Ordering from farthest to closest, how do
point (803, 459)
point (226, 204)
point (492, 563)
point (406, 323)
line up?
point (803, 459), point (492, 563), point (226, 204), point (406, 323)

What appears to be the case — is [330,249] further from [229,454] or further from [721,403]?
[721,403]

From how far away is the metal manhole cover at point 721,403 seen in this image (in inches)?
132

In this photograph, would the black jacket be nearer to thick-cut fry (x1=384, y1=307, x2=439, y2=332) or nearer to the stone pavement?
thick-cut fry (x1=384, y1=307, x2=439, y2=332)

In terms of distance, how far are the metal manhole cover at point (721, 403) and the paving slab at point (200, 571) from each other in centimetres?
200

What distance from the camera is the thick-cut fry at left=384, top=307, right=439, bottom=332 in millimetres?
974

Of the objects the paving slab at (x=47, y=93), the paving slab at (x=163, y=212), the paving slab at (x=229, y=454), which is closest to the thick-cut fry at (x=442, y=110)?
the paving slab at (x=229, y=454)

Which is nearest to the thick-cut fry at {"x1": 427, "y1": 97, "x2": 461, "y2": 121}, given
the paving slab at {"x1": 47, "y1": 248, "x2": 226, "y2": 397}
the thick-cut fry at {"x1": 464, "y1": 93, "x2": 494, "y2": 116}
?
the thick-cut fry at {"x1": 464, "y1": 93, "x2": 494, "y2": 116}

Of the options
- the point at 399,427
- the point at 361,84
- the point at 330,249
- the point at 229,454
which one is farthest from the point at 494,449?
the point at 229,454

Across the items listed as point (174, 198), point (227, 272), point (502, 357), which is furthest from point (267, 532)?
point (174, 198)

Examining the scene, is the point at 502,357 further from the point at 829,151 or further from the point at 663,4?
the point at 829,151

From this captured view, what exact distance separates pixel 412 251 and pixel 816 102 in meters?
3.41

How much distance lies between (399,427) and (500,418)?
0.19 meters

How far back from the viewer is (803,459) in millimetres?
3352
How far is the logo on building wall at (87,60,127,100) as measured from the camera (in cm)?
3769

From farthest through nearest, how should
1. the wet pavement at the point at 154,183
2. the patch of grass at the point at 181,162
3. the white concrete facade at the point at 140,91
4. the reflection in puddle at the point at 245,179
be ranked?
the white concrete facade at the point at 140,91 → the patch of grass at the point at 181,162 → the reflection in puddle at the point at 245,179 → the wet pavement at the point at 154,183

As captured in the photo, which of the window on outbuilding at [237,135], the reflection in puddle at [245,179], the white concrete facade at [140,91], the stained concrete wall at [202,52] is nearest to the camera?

══════════

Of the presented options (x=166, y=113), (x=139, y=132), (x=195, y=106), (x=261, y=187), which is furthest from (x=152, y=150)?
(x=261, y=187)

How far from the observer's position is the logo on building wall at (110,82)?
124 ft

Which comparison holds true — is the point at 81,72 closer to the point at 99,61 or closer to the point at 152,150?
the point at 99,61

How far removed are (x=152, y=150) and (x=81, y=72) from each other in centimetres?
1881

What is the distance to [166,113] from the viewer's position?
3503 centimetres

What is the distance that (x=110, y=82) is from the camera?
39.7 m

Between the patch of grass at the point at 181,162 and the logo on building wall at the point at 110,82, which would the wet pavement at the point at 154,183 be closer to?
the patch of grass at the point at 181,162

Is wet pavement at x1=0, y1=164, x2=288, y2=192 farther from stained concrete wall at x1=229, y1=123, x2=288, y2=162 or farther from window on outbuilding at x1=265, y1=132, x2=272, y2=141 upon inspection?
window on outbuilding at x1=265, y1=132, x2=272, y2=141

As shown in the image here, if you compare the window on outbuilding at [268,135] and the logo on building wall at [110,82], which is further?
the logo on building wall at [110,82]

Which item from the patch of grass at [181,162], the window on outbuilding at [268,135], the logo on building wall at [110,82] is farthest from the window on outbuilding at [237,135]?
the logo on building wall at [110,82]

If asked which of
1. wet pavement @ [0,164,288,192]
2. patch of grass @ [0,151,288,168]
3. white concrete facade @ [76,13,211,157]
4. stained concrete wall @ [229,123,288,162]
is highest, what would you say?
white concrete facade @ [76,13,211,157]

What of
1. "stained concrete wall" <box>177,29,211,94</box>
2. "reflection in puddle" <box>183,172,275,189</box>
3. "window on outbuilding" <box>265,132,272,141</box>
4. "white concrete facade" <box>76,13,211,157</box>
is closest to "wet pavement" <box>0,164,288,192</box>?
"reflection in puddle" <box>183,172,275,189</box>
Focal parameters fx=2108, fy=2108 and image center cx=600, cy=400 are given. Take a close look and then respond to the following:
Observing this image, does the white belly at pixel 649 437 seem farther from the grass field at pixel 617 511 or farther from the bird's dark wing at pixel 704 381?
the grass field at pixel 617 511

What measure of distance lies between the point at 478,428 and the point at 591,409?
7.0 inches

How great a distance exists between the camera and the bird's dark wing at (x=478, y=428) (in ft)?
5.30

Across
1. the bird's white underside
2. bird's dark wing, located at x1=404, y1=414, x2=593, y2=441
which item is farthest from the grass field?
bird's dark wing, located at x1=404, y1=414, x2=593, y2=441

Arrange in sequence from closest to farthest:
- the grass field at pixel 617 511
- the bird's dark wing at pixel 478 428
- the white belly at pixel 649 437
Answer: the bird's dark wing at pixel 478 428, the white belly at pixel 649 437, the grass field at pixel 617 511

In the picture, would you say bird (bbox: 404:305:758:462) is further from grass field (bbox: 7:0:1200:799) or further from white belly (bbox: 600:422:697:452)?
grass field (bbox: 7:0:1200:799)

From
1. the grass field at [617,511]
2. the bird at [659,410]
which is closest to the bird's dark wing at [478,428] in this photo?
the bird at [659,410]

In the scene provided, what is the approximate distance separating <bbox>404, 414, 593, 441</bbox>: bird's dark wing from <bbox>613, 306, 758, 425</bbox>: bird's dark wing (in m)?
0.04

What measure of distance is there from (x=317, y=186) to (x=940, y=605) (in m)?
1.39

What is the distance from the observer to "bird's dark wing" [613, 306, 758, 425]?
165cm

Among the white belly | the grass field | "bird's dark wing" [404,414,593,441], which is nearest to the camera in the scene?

══════════

### Task objective:
Pull out the lines of the records from the one containing "Across the items" up to and including the one containing "As captured in", and reproduce them word for word.

### Expected answer:
Across the items listed as point (174, 198), point (227, 272), point (502, 357), which is furthest from point (267, 532)?
point (174, 198)

Examining the scene, is the point at 502,357 further from the point at 829,151 or further from the point at 663,4?
the point at 829,151

From this captured view, what exact distance separates pixel 412 251 and pixel 816 102 in meters?
3.41

How much distance lies between (399,427) and (500,418)?
0.19 meters

How far back from the viewer is (803,459) in millimetres?
3352
How far is the logo on building wall at (87,60,127,100) as measured from the camera (in cm)?
3769

From farthest through nearest, how should
1. the wet pavement at the point at 154,183
2. the patch of grass at the point at 181,162
3. the white concrete facade at the point at 140,91
4. the reflection in puddle at the point at 245,179
be ranked?
the white concrete facade at the point at 140,91 → the patch of grass at the point at 181,162 → the reflection in puddle at the point at 245,179 → the wet pavement at the point at 154,183

As captured in the photo, which of the window on outbuilding at [237,135], the reflection in puddle at [245,179], the white concrete facade at [140,91], the stained concrete wall at [202,52] is nearest to the camera?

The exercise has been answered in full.